Sebagai dampak dari krisis ekonomi global, pada tahun 2009 impor mesin pertanian Indonesia pun mengalami penurunan tajam menjadi US$ 59,3 juta. Namun pada tahun 2010 impor mesin pertanian dari mancanegara kembali melonjak menjadi US$ 300,0 juta.

Jika dilihat dari sisi neraca perdagangan mesin pertanian, dalam lima tahun terakhir ini Indonesia hanya mengalami surplus perdagangan mesin pertanian pada tahun 2006 dimana ekspornya mencapai US$ 416,3 juta sedangkan impornya sebesar US$ 356,0 juta atau terjadi surplus sebesar US$ 60,3 juta.

Selebihnya, Indonesia terus mengalami defisit perdagangan mesin pertanian.
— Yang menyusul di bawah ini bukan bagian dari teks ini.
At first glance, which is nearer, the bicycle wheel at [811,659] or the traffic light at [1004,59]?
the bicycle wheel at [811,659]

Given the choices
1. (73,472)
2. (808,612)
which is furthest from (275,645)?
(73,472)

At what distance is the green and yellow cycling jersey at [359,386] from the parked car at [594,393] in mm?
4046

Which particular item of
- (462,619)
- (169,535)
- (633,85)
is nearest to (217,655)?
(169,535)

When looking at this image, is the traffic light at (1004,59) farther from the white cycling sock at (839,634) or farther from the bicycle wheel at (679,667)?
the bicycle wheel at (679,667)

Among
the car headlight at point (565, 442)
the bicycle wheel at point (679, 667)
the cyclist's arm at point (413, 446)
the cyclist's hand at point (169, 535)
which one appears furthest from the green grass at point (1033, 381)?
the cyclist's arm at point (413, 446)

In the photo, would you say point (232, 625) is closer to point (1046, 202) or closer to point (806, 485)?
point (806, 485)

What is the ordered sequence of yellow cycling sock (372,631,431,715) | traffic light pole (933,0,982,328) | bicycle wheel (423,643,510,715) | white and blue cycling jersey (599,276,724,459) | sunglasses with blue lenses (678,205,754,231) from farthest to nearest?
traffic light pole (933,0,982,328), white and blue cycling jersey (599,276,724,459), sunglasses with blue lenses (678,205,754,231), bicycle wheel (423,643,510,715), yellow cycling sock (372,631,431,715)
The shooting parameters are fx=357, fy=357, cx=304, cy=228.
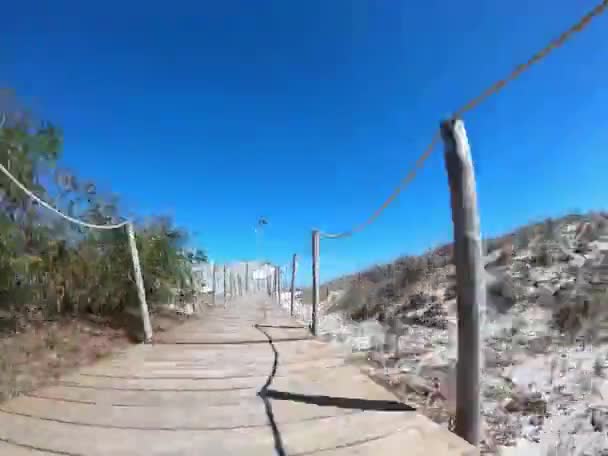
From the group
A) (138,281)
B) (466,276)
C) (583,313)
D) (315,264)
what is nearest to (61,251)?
(138,281)

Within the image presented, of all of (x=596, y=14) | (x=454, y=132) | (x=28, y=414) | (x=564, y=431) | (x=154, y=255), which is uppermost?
(x=596, y=14)

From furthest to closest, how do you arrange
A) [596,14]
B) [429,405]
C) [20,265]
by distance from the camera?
[20,265] < [429,405] < [596,14]

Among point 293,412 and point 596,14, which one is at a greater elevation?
point 596,14

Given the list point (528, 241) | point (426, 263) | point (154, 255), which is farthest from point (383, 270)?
point (154, 255)

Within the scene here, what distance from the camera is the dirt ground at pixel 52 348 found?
2.50 m

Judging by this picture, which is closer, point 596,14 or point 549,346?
point 596,14

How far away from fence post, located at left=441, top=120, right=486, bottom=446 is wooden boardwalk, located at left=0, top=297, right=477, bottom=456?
0.48 feet

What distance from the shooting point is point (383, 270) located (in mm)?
11180

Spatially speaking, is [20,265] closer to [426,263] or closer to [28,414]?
[28,414]

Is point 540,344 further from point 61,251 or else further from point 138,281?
point 61,251

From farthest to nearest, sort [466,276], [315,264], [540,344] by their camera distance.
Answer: [315,264]
[540,344]
[466,276]

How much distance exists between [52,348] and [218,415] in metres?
2.39

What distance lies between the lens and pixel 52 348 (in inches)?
132

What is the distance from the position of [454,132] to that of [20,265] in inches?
157
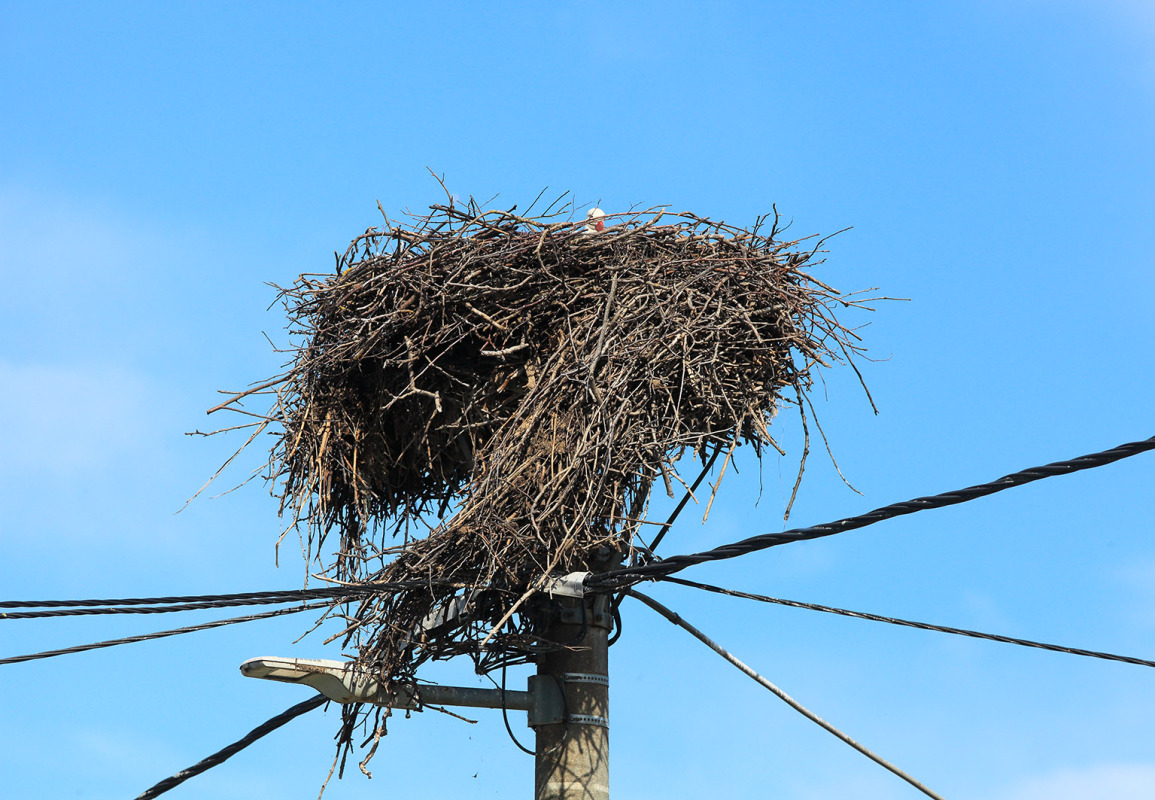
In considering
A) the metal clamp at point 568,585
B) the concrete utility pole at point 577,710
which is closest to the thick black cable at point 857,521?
the metal clamp at point 568,585

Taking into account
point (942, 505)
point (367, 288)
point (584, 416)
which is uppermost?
point (367, 288)

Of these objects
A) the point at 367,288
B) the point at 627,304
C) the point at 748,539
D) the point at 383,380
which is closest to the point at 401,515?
the point at 383,380

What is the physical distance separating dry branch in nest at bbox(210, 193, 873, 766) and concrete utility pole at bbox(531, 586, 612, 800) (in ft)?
0.71

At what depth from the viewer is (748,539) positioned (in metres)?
5.15

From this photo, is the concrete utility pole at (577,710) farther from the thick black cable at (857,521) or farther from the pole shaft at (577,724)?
the thick black cable at (857,521)

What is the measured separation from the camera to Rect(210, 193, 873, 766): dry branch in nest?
19.2 ft

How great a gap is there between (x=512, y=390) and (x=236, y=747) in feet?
6.73

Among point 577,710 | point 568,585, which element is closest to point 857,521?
point 568,585

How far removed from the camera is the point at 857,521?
16.1 ft

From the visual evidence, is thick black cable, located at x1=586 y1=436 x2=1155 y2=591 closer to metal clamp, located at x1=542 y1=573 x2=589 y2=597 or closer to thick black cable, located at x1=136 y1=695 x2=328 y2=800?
metal clamp, located at x1=542 y1=573 x2=589 y2=597

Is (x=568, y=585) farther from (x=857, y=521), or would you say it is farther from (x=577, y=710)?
(x=857, y=521)

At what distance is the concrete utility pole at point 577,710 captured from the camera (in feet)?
20.1

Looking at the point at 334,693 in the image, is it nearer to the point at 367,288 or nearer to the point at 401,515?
the point at 401,515

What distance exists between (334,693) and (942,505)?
2.76m
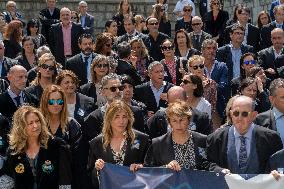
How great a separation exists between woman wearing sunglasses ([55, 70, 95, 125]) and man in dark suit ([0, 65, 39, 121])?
0.46 metres

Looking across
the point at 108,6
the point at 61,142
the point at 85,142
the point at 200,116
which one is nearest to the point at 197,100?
the point at 200,116

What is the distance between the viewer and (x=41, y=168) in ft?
26.6

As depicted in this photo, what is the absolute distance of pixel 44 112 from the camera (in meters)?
8.90

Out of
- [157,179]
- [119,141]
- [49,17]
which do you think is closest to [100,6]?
[49,17]

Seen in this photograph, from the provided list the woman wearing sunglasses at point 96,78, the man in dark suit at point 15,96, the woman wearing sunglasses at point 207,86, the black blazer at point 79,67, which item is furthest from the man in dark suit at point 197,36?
the man in dark suit at point 15,96

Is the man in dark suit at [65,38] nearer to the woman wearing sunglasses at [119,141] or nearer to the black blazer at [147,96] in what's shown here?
the black blazer at [147,96]

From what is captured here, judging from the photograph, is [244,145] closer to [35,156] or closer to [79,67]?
[35,156]

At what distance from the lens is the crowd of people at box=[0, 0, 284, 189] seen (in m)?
7.81

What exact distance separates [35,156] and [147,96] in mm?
3077

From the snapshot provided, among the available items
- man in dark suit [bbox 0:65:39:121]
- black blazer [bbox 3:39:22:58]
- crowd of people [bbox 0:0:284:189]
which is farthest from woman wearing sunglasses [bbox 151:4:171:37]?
man in dark suit [bbox 0:65:39:121]

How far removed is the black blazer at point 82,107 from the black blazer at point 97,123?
0.32 metres

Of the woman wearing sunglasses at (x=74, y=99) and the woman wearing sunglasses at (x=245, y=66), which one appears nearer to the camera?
the woman wearing sunglasses at (x=74, y=99)

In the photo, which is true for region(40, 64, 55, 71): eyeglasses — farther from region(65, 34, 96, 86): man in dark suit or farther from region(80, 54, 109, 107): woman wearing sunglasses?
region(65, 34, 96, 86): man in dark suit

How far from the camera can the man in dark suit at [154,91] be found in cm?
1081
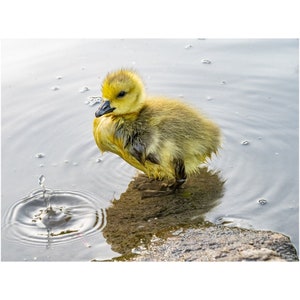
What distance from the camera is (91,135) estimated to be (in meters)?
4.96

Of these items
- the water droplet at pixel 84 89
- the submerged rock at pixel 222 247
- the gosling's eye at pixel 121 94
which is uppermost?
the water droplet at pixel 84 89

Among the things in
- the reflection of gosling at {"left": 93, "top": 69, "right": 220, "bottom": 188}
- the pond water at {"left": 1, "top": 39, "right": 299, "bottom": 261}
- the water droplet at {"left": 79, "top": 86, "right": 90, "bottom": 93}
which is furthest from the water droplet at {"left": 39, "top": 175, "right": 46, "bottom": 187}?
the water droplet at {"left": 79, "top": 86, "right": 90, "bottom": 93}

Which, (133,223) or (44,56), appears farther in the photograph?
(44,56)

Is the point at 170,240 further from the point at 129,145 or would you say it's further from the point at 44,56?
the point at 44,56

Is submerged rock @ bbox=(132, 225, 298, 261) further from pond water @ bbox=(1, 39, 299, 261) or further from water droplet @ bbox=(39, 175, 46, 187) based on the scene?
water droplet @ bbox=(39, 175, 46, 187)

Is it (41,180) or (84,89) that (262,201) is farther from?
(84,89)

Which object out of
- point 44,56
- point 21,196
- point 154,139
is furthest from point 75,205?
point 44,56

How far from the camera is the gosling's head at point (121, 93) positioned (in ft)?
13.9

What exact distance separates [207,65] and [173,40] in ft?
1.57

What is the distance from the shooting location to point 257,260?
11.0 feet

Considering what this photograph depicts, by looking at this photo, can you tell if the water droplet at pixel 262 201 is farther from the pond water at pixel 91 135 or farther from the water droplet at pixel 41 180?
the water droplet at pixel 41 180

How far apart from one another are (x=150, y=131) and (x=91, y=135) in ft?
2.75

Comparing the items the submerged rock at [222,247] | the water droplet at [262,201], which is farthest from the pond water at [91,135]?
the submerged rock at [222,247]

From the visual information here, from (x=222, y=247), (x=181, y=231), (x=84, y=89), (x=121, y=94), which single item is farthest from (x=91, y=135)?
(x=222, y=247)
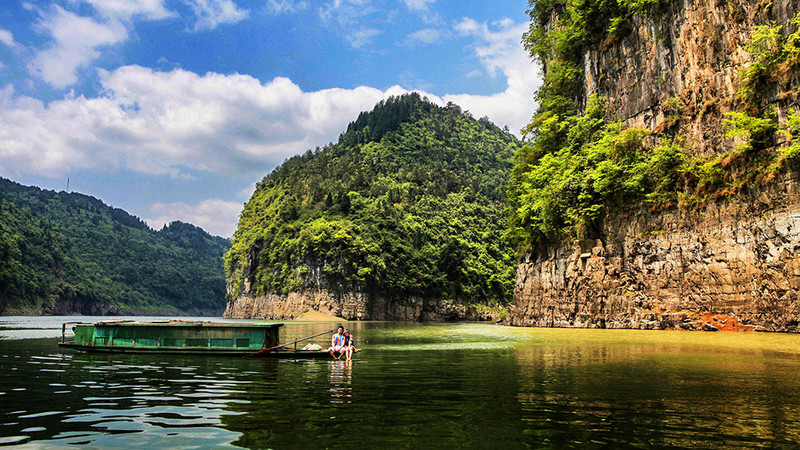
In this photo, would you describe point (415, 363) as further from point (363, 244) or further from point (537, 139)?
point (363, 244)

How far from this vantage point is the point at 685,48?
43.4 m

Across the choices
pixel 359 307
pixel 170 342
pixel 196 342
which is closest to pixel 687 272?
pixel 196 342

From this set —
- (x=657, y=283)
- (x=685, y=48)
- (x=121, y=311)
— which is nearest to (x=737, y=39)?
(x=685, y=48)

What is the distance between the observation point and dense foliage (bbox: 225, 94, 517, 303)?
349 feet

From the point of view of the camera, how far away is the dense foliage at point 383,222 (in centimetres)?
10631

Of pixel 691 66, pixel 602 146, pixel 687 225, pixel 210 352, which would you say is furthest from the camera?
pixel 602 146

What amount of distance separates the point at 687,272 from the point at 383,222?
80.8 m

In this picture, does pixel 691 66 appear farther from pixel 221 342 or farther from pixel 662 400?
pixel 221 342

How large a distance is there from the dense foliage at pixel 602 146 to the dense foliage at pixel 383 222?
50572 mm

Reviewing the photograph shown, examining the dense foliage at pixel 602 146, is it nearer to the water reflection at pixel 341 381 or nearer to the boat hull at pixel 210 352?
the water reflection at pixel 341 381

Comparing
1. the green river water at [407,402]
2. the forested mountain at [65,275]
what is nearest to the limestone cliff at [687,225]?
the green river water at [407,402]

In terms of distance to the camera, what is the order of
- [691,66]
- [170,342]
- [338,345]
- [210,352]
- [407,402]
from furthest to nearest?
[691,66] < [170,342] < [210,352] < [338,345] < [407,402]

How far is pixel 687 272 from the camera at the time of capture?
129 ft

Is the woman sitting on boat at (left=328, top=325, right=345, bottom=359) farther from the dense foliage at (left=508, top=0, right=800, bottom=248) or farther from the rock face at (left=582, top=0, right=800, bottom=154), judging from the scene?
the rock face at (left=582, top=0, right=800, bottom=154)
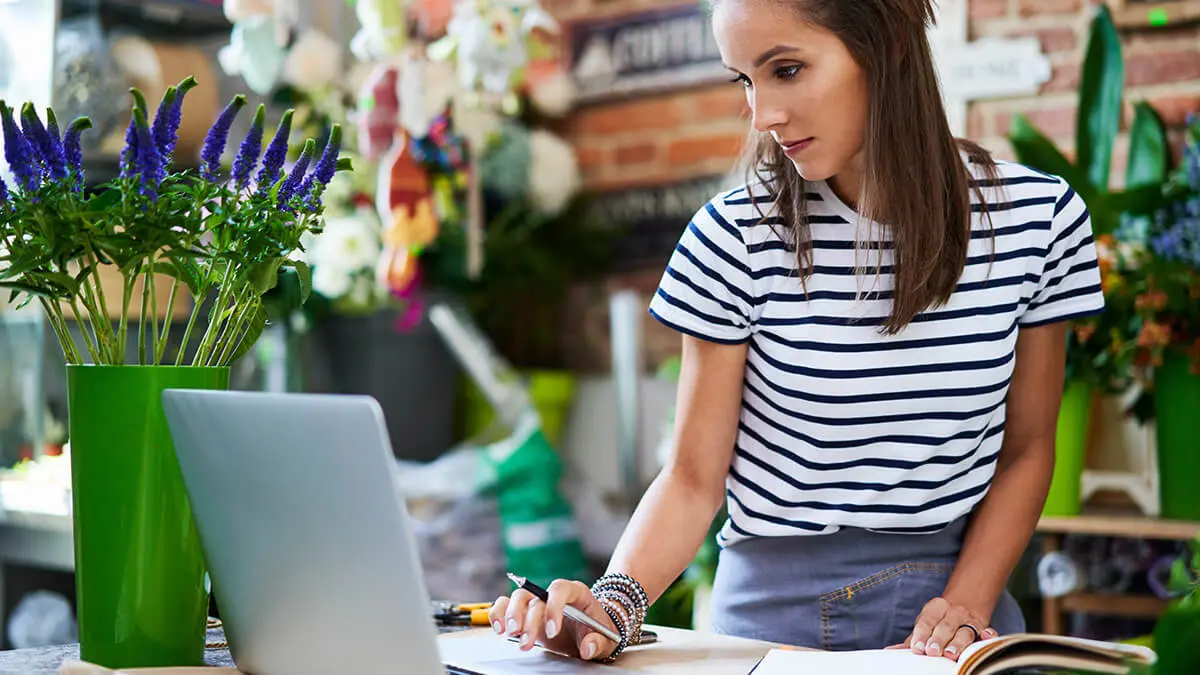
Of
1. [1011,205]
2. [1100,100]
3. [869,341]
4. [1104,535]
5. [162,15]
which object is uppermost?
[162,15]

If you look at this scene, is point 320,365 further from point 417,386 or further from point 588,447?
point 588,447

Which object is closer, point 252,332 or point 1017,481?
point 252,332

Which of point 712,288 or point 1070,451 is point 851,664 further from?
point 1070,451

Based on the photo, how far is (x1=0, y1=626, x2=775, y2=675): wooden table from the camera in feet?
2.81

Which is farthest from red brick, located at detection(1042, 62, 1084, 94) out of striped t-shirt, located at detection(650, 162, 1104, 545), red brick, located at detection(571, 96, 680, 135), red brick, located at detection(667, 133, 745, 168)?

Pada tahun 2007 defisit yang dialami Indonesia mencapai US$ 194,7 juta, tahun 2008 sebesar US$ 229,0 juta, tahun 2009 sebesar US$ 39,0 juta dan tahun 2010 defisitnya kembali melonjak menjadi US$ 277,3 juta.

Kendati demikian, dicapainya surplus perdagangan mesin pertanian pada tahun 2006 menunjukkan bahwa sebetulnya Indonesia memiliki potensi yang cukup besar di sektor industri ini. Kalau pada tahun 2006 saja Indonesia bisa mencapai surplus sampai US$ 60,3 juta, seharusnya surplus serupa bisa juga dicapai pada tahun-tahun berikutnya.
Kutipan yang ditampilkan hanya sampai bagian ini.